Ana Luz Quiroga Campano, PhD, Postdoctoral Fellow, The Wallace H. Coulter Department of Biomedical Engineering, Georgia Institute of Technology
Ana Quiroga received her PhD (2017) in Chemical Engineering from Imperial College London, and her MSc in Chemical Engineering and Double major BSc (Eng) in Chemical Engineering and Bioengineering from Universidad de Chile. She is an innovative bioengineer and researcher interested in metabolic engineering, product quality and process development; mathematical modelling, optimization and control of biopharmaceutical processes and cell therapies; and pharmacokinetic and pharmacodynamic models. Her expertise is in mathematical modelling of biological systems and cell cultures, focused on model-based optimization of enzymes production in bacteria, monoclonal antibodies in mammalian cells and leukemia treatment using combination of chemotherapy/immunotherapy drugs. Ana is a Postdoctoral Fellow in the Department of Biomedical Engineering at Georgia Institute of Technology.

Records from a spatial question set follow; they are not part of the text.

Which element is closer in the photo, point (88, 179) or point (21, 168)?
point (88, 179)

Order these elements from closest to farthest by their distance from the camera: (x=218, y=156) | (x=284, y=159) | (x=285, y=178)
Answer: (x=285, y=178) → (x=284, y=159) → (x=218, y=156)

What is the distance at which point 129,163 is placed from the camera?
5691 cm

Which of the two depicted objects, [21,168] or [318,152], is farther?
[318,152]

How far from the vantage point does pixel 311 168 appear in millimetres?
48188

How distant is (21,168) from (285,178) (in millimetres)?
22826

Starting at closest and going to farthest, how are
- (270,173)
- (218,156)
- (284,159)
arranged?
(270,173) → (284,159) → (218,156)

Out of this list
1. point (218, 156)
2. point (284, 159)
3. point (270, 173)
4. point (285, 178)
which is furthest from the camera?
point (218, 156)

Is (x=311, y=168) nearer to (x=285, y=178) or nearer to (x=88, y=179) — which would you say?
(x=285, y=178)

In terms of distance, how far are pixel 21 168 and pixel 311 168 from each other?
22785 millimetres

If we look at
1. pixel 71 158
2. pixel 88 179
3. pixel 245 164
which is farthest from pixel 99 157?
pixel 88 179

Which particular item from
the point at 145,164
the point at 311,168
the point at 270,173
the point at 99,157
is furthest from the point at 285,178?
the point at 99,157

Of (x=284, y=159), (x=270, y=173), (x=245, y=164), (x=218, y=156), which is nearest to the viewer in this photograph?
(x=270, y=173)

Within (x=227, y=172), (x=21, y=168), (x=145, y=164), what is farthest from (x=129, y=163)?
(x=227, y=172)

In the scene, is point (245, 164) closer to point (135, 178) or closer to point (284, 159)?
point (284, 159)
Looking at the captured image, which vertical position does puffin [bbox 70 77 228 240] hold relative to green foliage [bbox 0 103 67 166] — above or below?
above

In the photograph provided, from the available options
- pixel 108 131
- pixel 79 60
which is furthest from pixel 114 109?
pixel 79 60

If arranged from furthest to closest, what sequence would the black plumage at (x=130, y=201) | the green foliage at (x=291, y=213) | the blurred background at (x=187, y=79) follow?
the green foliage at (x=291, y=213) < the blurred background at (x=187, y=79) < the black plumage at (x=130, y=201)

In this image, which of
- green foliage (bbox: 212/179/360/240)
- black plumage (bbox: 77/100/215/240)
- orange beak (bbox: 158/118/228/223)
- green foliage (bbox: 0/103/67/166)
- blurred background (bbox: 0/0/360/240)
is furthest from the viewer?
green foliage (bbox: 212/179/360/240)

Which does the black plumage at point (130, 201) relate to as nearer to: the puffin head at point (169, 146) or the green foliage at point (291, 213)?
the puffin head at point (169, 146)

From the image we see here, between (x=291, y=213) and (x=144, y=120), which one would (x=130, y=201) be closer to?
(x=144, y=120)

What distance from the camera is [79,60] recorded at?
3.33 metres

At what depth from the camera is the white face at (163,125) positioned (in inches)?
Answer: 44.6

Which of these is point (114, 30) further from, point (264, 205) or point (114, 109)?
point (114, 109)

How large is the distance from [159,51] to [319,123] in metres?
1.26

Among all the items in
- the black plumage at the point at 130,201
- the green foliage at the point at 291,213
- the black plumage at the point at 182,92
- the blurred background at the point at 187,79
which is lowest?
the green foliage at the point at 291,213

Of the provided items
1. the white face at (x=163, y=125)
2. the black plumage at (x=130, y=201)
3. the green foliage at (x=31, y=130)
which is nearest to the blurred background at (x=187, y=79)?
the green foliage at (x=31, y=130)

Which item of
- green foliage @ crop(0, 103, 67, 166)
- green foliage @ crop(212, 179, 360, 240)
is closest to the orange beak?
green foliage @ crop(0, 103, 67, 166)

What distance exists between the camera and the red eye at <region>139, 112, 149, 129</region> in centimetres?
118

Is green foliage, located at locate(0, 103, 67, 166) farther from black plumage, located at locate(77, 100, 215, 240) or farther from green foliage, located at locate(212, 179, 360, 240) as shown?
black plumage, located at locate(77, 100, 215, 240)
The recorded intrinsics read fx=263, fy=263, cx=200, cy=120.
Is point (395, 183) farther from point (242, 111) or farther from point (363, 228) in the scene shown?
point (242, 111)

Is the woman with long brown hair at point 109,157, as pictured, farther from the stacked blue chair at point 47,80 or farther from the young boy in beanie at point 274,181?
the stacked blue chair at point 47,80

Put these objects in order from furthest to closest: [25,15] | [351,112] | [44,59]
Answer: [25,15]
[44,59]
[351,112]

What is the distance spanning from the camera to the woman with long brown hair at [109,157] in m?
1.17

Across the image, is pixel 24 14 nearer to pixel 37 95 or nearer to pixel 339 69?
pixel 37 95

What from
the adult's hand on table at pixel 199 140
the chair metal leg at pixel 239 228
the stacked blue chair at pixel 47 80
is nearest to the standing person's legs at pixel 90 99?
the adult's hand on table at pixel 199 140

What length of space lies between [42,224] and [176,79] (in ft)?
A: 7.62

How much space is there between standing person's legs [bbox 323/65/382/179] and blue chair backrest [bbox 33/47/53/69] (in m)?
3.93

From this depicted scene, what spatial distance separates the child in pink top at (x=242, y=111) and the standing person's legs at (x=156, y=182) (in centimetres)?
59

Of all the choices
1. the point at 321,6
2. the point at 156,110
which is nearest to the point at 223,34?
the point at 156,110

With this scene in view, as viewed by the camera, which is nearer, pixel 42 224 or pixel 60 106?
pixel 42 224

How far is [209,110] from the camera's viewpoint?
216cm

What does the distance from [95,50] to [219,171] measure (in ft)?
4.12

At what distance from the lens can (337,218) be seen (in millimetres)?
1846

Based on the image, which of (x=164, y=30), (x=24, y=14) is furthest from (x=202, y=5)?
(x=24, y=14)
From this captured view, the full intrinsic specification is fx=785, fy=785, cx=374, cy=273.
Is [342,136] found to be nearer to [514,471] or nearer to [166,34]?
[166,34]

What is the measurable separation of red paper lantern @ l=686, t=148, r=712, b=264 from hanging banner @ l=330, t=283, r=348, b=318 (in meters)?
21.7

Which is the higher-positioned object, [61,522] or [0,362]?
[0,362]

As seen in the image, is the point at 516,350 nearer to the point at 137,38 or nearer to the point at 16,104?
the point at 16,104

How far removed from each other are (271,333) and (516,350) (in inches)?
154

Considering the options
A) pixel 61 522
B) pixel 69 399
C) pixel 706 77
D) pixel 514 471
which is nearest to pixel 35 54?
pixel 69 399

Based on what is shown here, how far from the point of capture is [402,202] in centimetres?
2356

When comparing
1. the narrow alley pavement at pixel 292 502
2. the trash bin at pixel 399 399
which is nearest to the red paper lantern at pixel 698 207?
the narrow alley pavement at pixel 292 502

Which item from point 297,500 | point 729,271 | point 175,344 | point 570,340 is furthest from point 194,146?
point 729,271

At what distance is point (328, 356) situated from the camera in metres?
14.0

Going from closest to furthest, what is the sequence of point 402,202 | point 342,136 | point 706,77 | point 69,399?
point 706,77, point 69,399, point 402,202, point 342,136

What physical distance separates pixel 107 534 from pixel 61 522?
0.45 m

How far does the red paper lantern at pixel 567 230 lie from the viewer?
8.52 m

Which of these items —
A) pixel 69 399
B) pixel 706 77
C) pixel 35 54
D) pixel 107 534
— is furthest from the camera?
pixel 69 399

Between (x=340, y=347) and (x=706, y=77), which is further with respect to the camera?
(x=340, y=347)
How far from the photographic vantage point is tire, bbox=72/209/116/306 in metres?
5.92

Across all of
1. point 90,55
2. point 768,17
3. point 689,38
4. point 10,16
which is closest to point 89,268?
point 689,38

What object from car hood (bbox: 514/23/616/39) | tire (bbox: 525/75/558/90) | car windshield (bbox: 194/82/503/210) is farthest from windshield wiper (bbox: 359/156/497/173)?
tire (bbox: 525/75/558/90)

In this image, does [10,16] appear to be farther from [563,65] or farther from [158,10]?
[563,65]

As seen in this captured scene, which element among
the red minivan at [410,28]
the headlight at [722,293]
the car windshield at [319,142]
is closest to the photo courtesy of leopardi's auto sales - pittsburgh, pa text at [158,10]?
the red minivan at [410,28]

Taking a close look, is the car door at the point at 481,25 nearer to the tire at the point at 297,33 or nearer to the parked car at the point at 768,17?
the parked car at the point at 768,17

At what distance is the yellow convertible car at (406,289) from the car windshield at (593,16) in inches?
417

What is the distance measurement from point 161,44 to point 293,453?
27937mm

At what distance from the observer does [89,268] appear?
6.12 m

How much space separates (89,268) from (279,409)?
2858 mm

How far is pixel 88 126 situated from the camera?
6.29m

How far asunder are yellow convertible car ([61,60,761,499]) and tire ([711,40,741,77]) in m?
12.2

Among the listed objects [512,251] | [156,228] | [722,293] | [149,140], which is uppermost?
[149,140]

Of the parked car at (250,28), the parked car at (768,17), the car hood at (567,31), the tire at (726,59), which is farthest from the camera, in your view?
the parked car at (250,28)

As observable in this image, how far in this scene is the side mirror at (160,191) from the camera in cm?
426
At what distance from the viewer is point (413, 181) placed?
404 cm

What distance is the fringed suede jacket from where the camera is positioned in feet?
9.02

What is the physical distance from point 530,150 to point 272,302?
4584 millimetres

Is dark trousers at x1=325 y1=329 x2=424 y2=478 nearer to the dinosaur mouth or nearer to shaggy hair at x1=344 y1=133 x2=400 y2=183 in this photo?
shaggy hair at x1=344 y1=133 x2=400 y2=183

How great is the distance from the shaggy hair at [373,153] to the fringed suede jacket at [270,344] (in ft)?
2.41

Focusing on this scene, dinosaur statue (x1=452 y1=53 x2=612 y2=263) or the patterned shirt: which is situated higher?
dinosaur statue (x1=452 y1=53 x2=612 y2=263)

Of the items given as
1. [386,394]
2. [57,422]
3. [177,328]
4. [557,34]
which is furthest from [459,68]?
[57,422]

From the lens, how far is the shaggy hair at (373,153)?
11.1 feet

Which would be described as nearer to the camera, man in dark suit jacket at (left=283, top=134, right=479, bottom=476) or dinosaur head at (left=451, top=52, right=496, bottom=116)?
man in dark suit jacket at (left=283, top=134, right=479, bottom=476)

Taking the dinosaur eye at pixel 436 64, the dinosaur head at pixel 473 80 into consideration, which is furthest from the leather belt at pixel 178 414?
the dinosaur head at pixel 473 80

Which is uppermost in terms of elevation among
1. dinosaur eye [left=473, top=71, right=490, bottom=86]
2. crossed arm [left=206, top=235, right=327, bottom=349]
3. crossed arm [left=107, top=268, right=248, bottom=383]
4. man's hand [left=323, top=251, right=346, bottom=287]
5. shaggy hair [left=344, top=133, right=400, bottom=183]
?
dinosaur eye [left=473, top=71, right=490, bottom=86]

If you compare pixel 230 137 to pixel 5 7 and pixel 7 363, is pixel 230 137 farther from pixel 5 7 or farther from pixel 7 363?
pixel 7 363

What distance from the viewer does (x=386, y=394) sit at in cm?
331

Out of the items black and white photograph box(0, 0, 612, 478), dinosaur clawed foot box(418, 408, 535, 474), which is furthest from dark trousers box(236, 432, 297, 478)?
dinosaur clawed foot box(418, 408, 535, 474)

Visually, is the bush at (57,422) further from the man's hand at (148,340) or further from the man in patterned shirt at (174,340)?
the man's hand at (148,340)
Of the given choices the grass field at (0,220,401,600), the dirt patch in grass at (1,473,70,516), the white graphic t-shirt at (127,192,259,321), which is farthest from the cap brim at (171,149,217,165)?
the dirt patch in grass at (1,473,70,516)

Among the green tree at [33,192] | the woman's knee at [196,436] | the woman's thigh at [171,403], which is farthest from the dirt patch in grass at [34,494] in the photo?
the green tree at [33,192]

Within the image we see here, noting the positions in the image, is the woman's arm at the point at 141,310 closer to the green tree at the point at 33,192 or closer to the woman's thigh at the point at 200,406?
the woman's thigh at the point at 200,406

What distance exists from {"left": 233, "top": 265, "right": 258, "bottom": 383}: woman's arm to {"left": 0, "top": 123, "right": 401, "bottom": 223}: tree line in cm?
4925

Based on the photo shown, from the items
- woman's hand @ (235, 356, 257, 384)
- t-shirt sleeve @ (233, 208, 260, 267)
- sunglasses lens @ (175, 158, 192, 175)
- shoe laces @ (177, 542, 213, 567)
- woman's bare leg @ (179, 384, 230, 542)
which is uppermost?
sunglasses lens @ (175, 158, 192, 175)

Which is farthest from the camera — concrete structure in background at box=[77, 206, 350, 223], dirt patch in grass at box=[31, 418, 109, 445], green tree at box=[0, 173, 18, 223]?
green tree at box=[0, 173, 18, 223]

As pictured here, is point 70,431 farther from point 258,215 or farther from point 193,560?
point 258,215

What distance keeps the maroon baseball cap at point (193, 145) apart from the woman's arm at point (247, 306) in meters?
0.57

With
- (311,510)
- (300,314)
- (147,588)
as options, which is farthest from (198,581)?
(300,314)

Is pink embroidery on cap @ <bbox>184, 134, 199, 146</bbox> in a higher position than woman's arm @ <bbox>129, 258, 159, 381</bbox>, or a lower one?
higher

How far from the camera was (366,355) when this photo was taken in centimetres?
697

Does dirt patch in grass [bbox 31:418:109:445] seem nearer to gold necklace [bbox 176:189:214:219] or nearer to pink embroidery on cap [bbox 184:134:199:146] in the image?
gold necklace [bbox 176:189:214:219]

Jana Mahadevan, PhD, Senior Scientist, Cell culture Perfusion Media & Bioprocess Development, MilliporeSigma, Merck KGaA
Jana Mahadevan received her PhD in Biochemistry from University of Madras, India, provided molecular insights for the demise of human lymphocytes by the commercially available drug that has been in use for the treatment of type 2 diabetes. This was followed by 6 years of post-doctoral fellowship in Pacific Northwest Diabetes Research Institute, Seattle in the field of islet biology and identified a drug which is currently in clinical trials for hearing loss, that preserve beta cells mass in rodent model of type 2 diabetes. She then moved to Washington University School of Medicine, Saint Louis and further expanded her knowledge not only in diabetes but also understanding the neurodegenerative endoplasmic reticulum-related rare diseases, Wolfram syndrome. She discovered a soluble endoplasmic reticulum factor based regenerative therapy for diabetes & neurodegeneration in Wolfram syndrome. She has diverse background in nutrient-metal toxicity, cellular redox, cell & amino acid metabolism, antioxidant & signal transduction pathways. She is currently working for MilliporeSigma as a Senior scientist, in an innovation team of upstream bioprocess development working in cell culture media development for perfusion, bioprocess optimization and improving culture strategies to enable high cell density suspension cultures for intensified/continuous process applications. Addition to that, she is actively working on various tools & technology evaluation for product/process development and innovative upstream technologies.